Stitch the JFR Files using the jfr utility to create a single JFR File.
Upload the stitched JFR File back to Amazon S3.
Update the Download URL for the same as the output of the job.

This way once the job is complete and the download URL is available to the developer, they can then download that JFR file over to their local system for further analysis.

Visualizing JFR Files with Java Mission Control

Once we have a recorded and stitched JFR file, we can import that into Java Mission Control (JMC). JMC will read the time series data and generate insights and graphs that can help you dig out the performance gremlins (if any).

It also generates a nifty summary report that indicates if there are any performance bottlenecks that it has automatically detected.

Road Ahead

While we have a system in place, there is certainly a lot of scope for improvements in terms of how we have integrated it with our applications.

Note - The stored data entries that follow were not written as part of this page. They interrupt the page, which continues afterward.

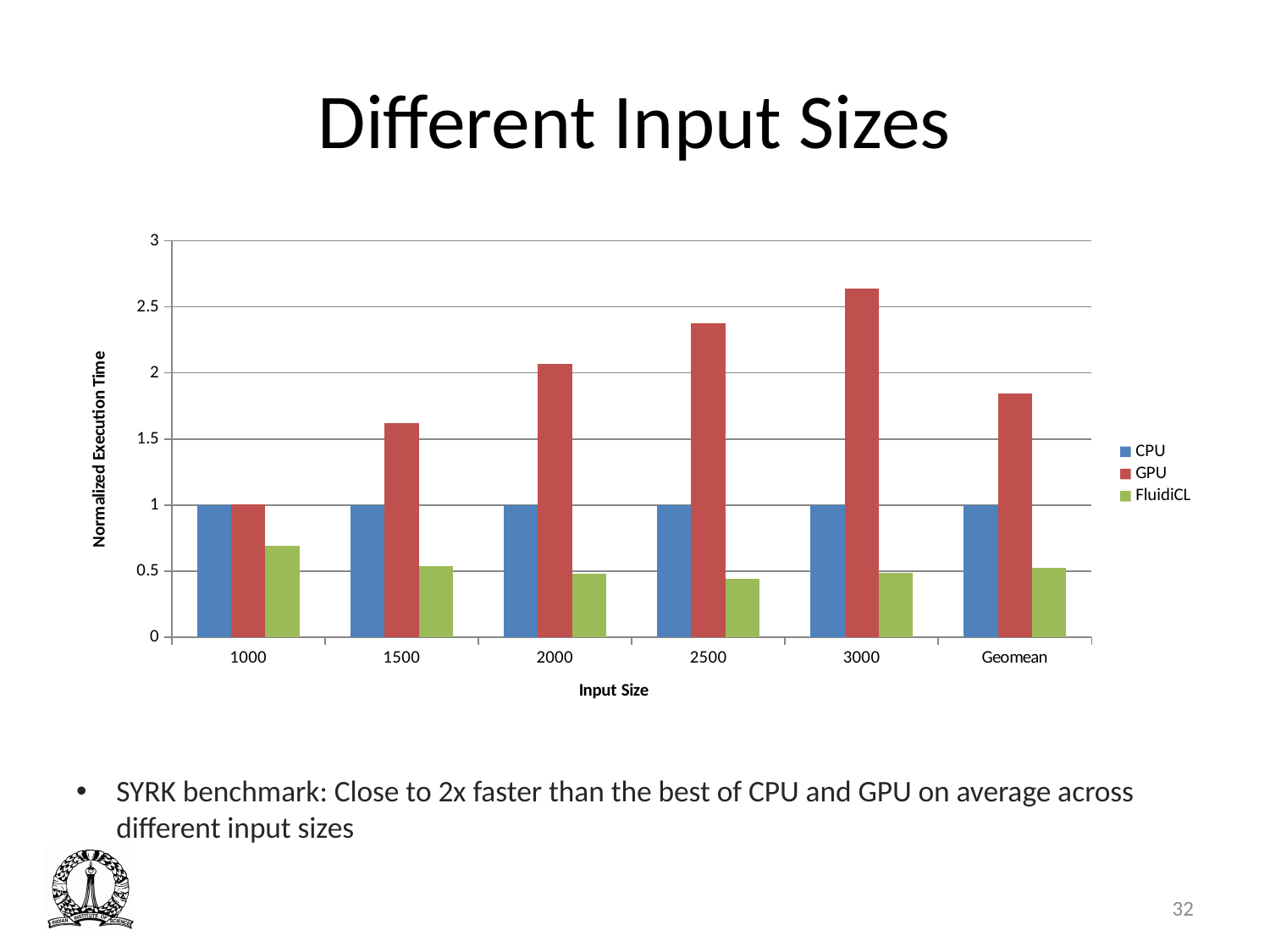
Do the GPU values rise or fall as the input size increases from 1000 to 3000? rise What is the title of the y axis? Normalized Execution Time Is the GPU value for Geomean greater or less than 2? less Is the FluidiCL value at input size 2500 greater or less than 0.5? less Which is larger at input size 1500, the GPU bar or the FluidiCL bar? GPU Is the GPU value at input size 3000 greater or less than 2.5? greater How many input size categories are shown on the x axis? 6 How many series does the legend list? 3 At which input size is the GPU bar the highest? 3000 What is the normalized execution time for CPU at input size 2000? 1 What kind of chart is shown on the slide? bar chart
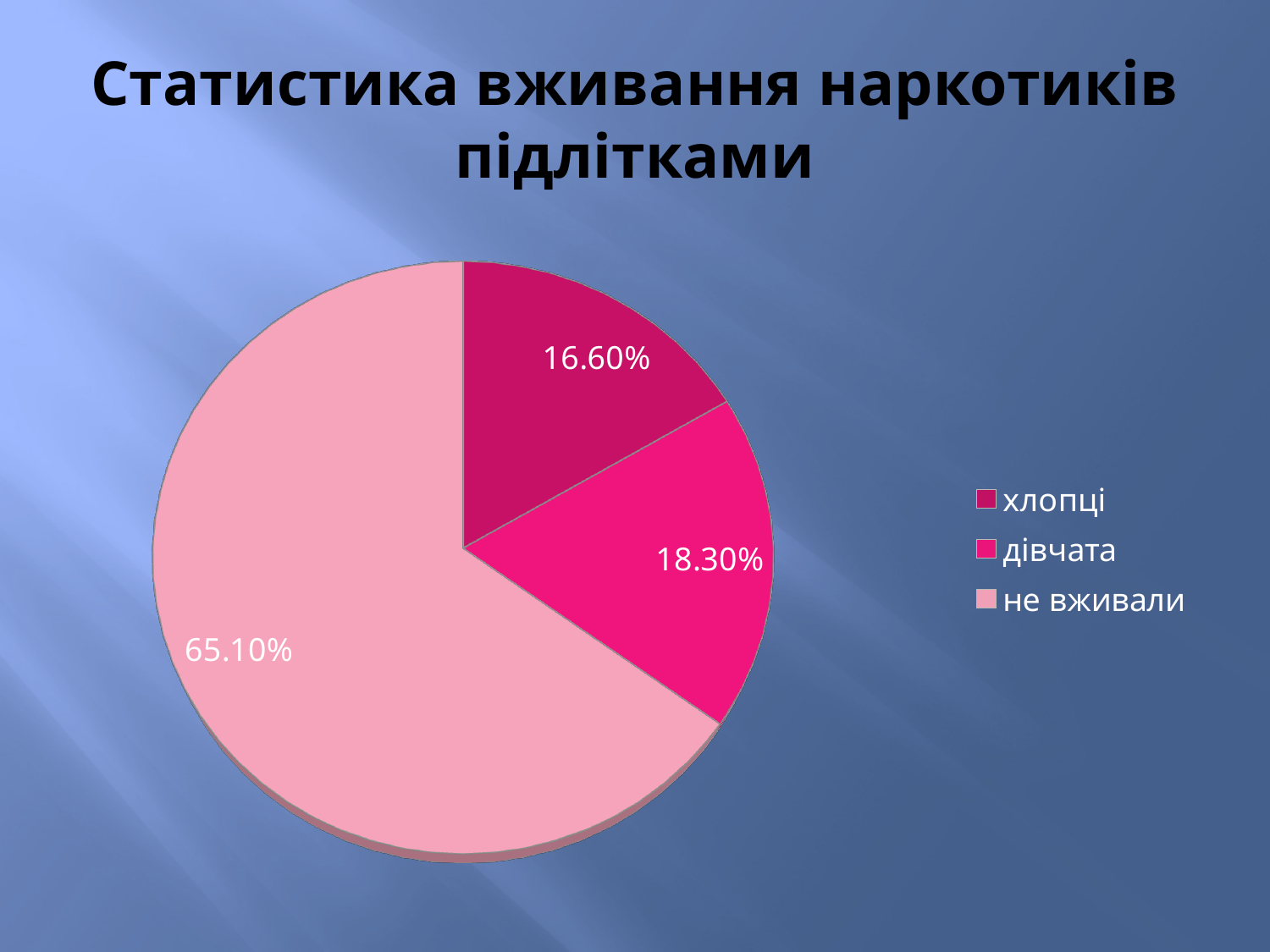
How many entries does the legend list? 3 What is the title of the slide? Статистика вживання наркотиків підлітками What percentage is shown for хлопці? 16.60% Which category has the smallest slice of the pie? хлопці What percentage is shown for дівчата? 18.30% What is the difference between the percentages for не вживали and дівчата? 46.80% Which category has the largest slice of the pie? не вживали What percentage is shown for не вживали? 65.10% How many slices does the pie chart have? 3 What kind of chart is shown on the slide? pie chart Which is larger, the slice for дівчата or the slice for хлопці? дівчата What is the difference between the percentages for дівчата and хлопці? 1.70%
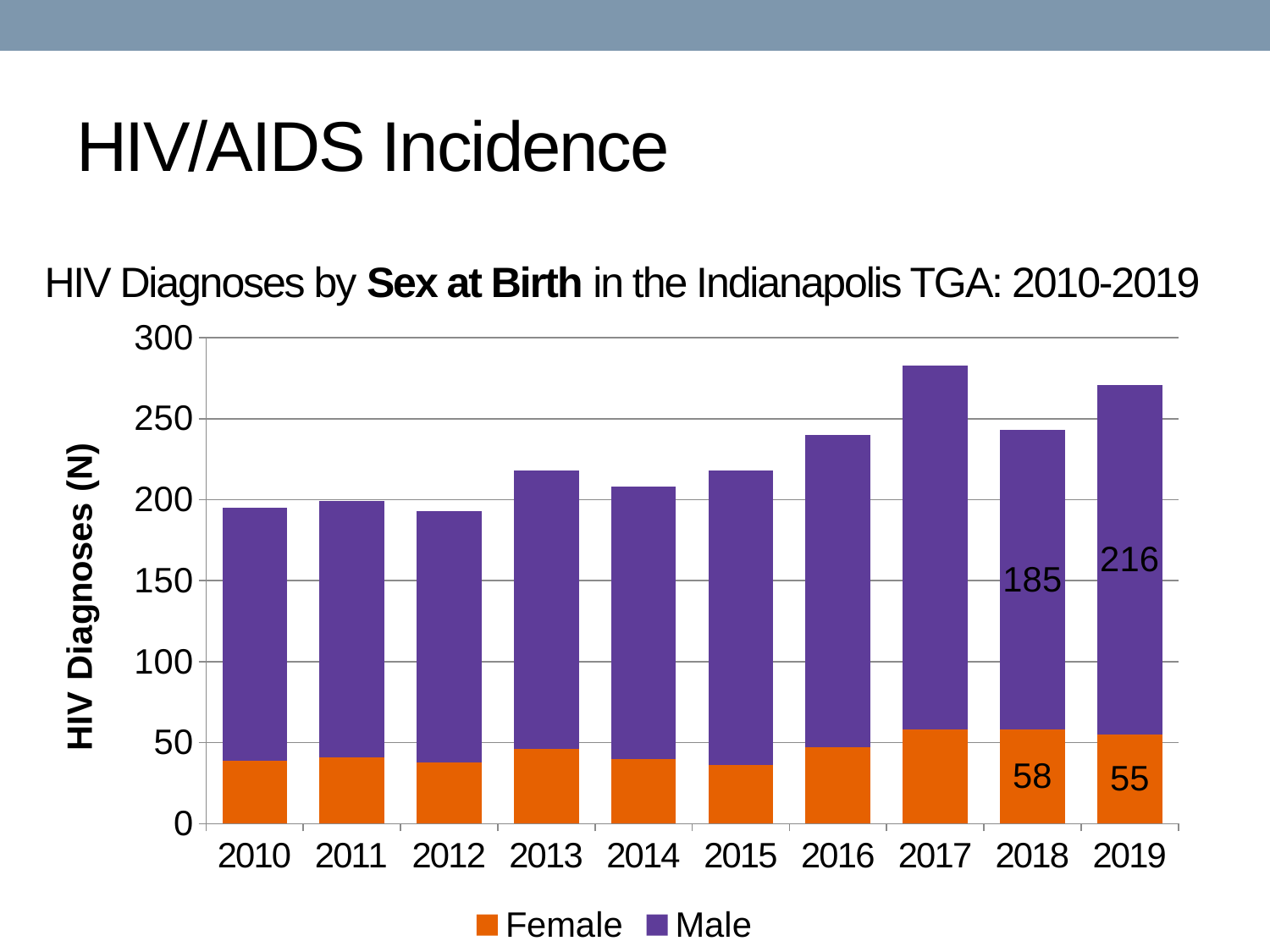
Which year has the tallest stacked bar overall? 2017 How many years are shown on the x axis? 10 What is the value for Female in 2019? 55 What is the total of the stacked bar for 2018? 243 Is the total value for 2016 greater or less than 200? greater What is the value for Male in 2019? 216 Which is larger, the Female value in 2018 or the Female value in 2019? 2018 How many series does the legend list? 2 Is the total value for 2010 greater or less than 200? less What is the total of the stacked bar for 2019? 271 What is the difference between the Male value in 2019 and the Male value in 2018? 31 What is the value for Male in 2018? 185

First, we want to completely decouple the activity of syncing the JFR files from the application using a sidecar container. The sidecar can be dynamically attached to the application pod using the Kubernetes admission controller. This will avoid the applications having to change their setup to enable profiling. The separate container would also help us manage resources better.

Secondly, we have planned to look at the recent developments that have been made to the Java Flight Recorder to now be able to perform JFR Event Streaming since Java 14. We are looking at how we can leverage this to move away from a file-based approach altogether.

These are certainly exciting times for someone looking into this space with the fact that Java Flight Recorder is now open source, it makes it all the more exciting to contribute towards the development of a tool that certainly provides so much value.